To assess functional relevance, the authors intersected GWAS‑identified single‑nucleotide polymorphisms (SNPs) linked to cancer, coronary artery disease, and type‑2 diabetes with the genomic coordinates of CENTRICH. Using the distance of each SNP’s “homing” site within a CENTRICH as a proxy for binding likelihood, they found a robust, statistically significant positive correlation between the probability of a SNP binding to a CENTRICH and the disease‑specific odds ratio reported in GWAS (p < 0.001). This suggests that CENTRICH act as genomic “hubs” that concentrate risk‑associated variants, potentially amplifying their regulatory impact on gene expression.

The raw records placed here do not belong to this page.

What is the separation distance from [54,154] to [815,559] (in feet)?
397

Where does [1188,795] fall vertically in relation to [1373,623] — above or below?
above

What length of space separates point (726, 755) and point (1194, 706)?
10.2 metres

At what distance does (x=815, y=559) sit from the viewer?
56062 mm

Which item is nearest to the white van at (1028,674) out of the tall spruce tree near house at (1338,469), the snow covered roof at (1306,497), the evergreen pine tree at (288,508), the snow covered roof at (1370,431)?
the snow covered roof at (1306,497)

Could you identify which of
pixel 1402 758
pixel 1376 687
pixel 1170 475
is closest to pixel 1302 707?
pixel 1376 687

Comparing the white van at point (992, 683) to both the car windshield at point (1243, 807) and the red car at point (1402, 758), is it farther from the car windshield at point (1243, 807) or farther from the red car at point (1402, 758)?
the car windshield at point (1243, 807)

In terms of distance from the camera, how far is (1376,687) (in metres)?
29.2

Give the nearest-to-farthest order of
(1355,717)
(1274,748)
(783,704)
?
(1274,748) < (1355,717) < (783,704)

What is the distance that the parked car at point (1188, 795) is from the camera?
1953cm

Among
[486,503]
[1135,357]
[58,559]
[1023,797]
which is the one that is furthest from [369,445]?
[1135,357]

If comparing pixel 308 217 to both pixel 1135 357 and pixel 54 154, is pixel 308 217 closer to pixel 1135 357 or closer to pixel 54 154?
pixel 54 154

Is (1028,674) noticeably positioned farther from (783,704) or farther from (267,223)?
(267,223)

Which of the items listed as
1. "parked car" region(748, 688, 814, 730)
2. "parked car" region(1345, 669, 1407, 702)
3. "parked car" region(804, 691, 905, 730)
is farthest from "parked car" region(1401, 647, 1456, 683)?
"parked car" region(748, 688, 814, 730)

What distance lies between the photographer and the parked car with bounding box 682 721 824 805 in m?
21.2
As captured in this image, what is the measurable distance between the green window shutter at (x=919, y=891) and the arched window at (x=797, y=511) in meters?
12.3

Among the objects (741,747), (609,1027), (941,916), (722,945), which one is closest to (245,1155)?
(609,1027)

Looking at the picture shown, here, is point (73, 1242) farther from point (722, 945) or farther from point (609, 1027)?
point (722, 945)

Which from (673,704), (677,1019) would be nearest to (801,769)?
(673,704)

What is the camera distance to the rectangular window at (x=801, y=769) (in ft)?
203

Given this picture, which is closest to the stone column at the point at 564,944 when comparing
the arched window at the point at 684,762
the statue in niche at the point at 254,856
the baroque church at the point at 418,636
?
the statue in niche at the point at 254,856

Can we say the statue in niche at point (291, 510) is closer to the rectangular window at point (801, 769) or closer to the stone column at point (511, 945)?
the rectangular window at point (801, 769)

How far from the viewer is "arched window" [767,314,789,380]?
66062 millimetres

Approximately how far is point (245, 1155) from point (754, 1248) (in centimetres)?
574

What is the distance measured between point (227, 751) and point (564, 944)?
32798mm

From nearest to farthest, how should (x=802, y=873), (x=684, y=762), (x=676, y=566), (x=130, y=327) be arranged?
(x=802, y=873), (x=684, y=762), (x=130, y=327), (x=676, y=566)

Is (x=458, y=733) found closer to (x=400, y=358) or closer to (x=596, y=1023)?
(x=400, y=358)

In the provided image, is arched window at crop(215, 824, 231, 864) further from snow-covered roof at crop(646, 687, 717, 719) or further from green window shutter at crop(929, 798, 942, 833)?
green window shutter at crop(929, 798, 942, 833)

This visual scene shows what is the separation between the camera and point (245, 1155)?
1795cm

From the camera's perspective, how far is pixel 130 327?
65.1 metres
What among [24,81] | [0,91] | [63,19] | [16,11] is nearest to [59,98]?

The findings challenge the traditional view that pericentromeric heterochromatin is solely a structural element required for chromosome segregation. Instead, the data support a model in which centromeric and pericentromeric DNA actively participates in three‑dimensional genome organization, serving as anchoring platforms for CTCF‑mediated loops, STAT1‑driven signaling, and nucleolar tethering. By concentrating diverse regulatory proteins and disease‑linked enhancers, CENTRICH may influence transcriptional programs across the nucleus and modulate susceptibility to common complex diseases.

The authors propose several avenues for future research: (1) CRISPR‑Cas9–mediated deletion or mutation of CENTRICH to test effects on inter‑chromosomal contact frequency and gene expression; (2) live‑cell super‑resolution imaging to monitor dynamic positioning of CENTRICH relative to the nucleolus and lamina throughout the cell cycle; (3) perturbation of CTCF or STAT1 binding within CENTRICH to dissect their contributions to loop formation and disease‑variant activity. Such experiments will be essential to validate the mechanistic role of CENTRICH and to determine whether their activity is cell‑type specific or altered in disease states.

In summary, this paper identifies pericentromeric regions—CENTRICH—as highly enriched, functionally versatile hubs that integrate structural nuclear architecture with regulatory protein binding and disease‑associated genetic variation. The work opens a new conceptual framework for understanding how “non‑coding” heterochromatic DNA can influence genome function and human disease, and it provides a solid foundation for future functional genomics and therapeutic investigations.